I think that the push for considering an alternative means to engage in EA is, indeed, already underway. In organizations who treat “people as strategy” (e.g., SEMCO, Whole Foods, HCL, Topcoder), wherein people are give broad self-directed control of creating and executing strategy in real time, the notion that one will “translate business vision and strategy into effective enterprise change” (note: this is Gartner’s traditional short hand definition of EA) is impossible unless one has the ability to see what is happening “on the ground” “in real-enough time” so that senior leaders can determine whether the outcomes are the ones that are desired. In order to determine whether the outcomes being created without a “command and control” model over the actions and activities of people who operate the business, the senior leaders require an ability to visualize, simulate and optimize the target state.
This is difficult for traditional management, and traditional EA, to grasp.
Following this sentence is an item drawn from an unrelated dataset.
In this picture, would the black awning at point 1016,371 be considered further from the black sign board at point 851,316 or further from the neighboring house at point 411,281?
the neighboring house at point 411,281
The 4-Hour Workweek may, at first, seem to be a “tongue-in-cheek” book; but, in reality, it describes how one can provide broad parameters and rules of engagement in which external entities operate in a manner that delivers outcomes that suit the author: making money and freeing up his time to engage in other endeavors. This is, in this case, instructive because the author has created a solution that allows him to “play the game” of managing his businesses only 4-hours per week, determining whether the decisions that his “players” are making are creating a future in line with broad goals. This author is not, however, crowdsourcing innovation but he is creating a game that it is easy and fun to play as the business leader.
In neither of the previous cases are the noted businesses able to visually predict what might happen when game mechanics (the underlying rules, rewards and feedback systems of a game) are applied under differing conditions. However, that’s not to say that
I’d also like to note that our research from Linda Cohen and Gartnter’s outsourcing team further illustrates the need for EA efforts to disengage from the desires to have control over outsourced solutions and, rather, predict how the state of those decisions impacts the future state and under varying conditions in which the business finds itself. A controlled planning approach, like our traditional definition of EA, is no longer relevant under such a scenario. This requires new tools and techniques.
We have worked with companies creating home-grown ADL (architectural description language) solutions to vet conceptual state behaviors with physical state behaviors under experience-based scenarios. This is rudimentatry and does not create visualization, but it’s evidence that simulation and optimization is underway yoday.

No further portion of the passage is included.